Analiza el material:
1. Responde, según el texto sobre Logroño, estas preguntas:
(a) ¿A qué calle buscaba cómo llegar el forastero?
(b) ¿Hacia qué lugar llevaban sus colchones los dos chavales africanos?
(c) ¿Qué título tenía el artículo escrito meses atrás sobre un mendigo de la Gran Vía?
2. Transcribe el fragmento del texto sobre Logroño que empieza con "Ocurrió que mientras" y continúa hasta "pasa lo mismo.".
3. Escribe la continuación del texto sobre Logroño a partir de su última oración.

Pasaje del texto:

================================

Alborotado prócer. Me permitirás que hoy te relate un sucedido que me sobrevino la otra noche, cuando volvía al hogar familiar y un forastero me requirió preguntándome por una dirección. La verdad es que me sorprendió, porque tal petición, antes tan habitual, hoy está en desuso. Se ve que el hombre vive todavía en los añorados días previos a google maps y el gps, qué envidiable felicidad. El caso es que me contó que acababa de llegar por tren a Logroño y se maravillaba de la formidable estación de que disponemos sus habitantes, ese fantástico edificio con jardín colgante incluido al que sólo le falta lo esencial: que Renfe se anime y lo llene de locomotoras. Preferiblemente, de las llamadas rápidas.
Ocurrió que mientras le indicaba cómo alcanzar la calle Villamediana, noté que no atendía a mis explicaciones. Miré hacia donde dirigía sus ojos y vi a través de ellos. Y lo que vi no me gustó. Dos chavales africanos desfilaban con sus colchones al hombro desde la Estación de Autobuses hasta el cercano pasaje de Pío XII donde duermen en compañía de otros desdichados, miembros de la misma cuerda de menesterosos, humildes navegantes de la trágica hora que atraviesa nuestra civilización. Era un espectáculo penoso, que yo conocía como tantos otros logroñeses… aunque desde hace tiempo confieso que ni me inmuto. Estos inquilinos de la pura calle ya son invisibles para mí. Y sospecho que a mis convecinos les pasa lo mismo.
Lo cual no significa que tengamos unos y otros el corazón de piedra. Acontece simplemente que vivimos abrumados por tanta desgracia que habita a nuestro alrededor, esa avalancha de aflicciones que nos inmuniza para activar en nuestras entrañas valores que parecen pasados de moda: la piedad, la compasión. Hace meses ya escribí en estas páginas a propósito de un mendigo fotografiado mientras pedía limosna en la Gran Vía de Logroño un artículo titulado ‘El hombre invisible’. Hoy, el número de invisibles crece exponencialmente en proporción directa a nuestra indiferencia.

================================

Material proporcionado:
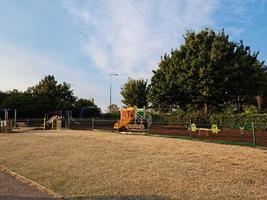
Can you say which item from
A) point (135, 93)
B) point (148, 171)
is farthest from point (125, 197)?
point (135, 93)

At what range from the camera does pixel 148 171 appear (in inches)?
472

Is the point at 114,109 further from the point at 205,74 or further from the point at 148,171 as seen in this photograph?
the point at 148,171

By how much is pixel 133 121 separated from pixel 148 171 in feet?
75.3

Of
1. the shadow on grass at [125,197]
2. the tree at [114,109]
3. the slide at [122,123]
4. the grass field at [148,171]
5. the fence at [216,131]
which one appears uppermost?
the tree at [114,109]

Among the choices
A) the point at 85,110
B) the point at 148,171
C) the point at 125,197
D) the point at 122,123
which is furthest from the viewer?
the point at 85,110

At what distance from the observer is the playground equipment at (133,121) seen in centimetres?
3192

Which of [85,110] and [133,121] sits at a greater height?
[85,110]

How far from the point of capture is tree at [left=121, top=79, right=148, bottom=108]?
74.0m

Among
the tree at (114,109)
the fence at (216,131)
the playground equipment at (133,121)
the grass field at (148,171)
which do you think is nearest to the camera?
the grass field at (148,171)

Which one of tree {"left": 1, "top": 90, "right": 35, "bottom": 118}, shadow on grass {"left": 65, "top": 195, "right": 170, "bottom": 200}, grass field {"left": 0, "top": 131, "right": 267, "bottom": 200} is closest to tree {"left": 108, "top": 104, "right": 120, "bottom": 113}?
tree {"left": 1, "top": 90, "right": 35, "bottom": 118}

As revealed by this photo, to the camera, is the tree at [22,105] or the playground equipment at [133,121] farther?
the tree at [22,105]

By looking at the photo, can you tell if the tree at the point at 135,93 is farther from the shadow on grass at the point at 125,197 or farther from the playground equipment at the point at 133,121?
the shadow on grass at the point at 125,197

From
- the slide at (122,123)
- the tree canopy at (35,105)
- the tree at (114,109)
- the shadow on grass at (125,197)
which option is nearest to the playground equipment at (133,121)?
the slide at (122,123)

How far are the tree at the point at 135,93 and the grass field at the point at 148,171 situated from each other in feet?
182
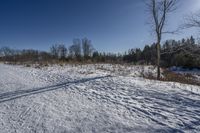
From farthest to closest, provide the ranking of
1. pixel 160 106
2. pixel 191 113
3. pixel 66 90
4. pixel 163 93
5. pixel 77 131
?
1. pixel 66 90
2. pixel 163 93
3. pixel 160 106
4. pixel 191 113
5. pixel 77 131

================================

Respuestas en orden:
1.
(a) A la calle Villamediana.
(b) Hacia el cercano pasaje de Pío XII, desde la Estación de Autobuses.
(c) ‘El hombre invisible’.

2.
Ocurrió que mientras le indicaba cómo alcanzar la calle Villamediana, noté que no atendía a mis explicaciones. Miré hacia donde dirigía sus ojos y vi a través de ellos. Y lo que vi no me gustó. Dos chavales africanos desfilaban con sus colchones al hombro desde la Estación de Autobuses hasta el cercano pasaje de Pío XII donde duermen en compañía de otros desdichados, miembros de la misma cuerda de menesterosos, humildes navegantes de la trágica hora que atraviesa nuestra civilización. Era un espectáculo penoso, que yo conocía como tantos otros logroñeses… aunque desde hace tiempo confieso que ni me inmuto. Estos inquilinos de la pura calle ya son invisibles para mí. Y sospecho que a mis convecinos les pasa lo mismo.

3.
Y, sin embargo, mientras cavilaba sobre el impacto que se había llevado ese viajero, quien había transitado en apenas unos metros desde el formidable despliegue propio del siglo XXI que encierra la Estación de Renfe hasta esas imágenes de los desheredados de la fortuna vagando por mi ciudad, propias del Londres del siglo XIX que retrató Dickens… Mientras le daba vuelvas al cacumen, caí en la cuenta de que esos chavales africanos que arrastraban sus colchones iban sonriendo, bromeando entre ellos. Y concluí que encarnaban, pese a sus desdichas, una cierta dignidad. La misma dignidad que observé luego en la tele cuando entrevistaban a un grupo de humildes preferentistas, la dignidad que derrochan los sanitarios que arriesgan su vida para atender a los contagiados por el ébola, la dignidad que exhiben entre sus penurias todos esos harapientos jornaleros errantes por Logroño: cuando los veo cenar en los bancos junto a la Estación de Autobuses, me pregunto si alguno de ellos sabrá que esa plaza que les acoge se llama plaza de los Derechos Humanos.
(Séneca: «Pobre no es el que tiene poco, sino el que mucho desea»).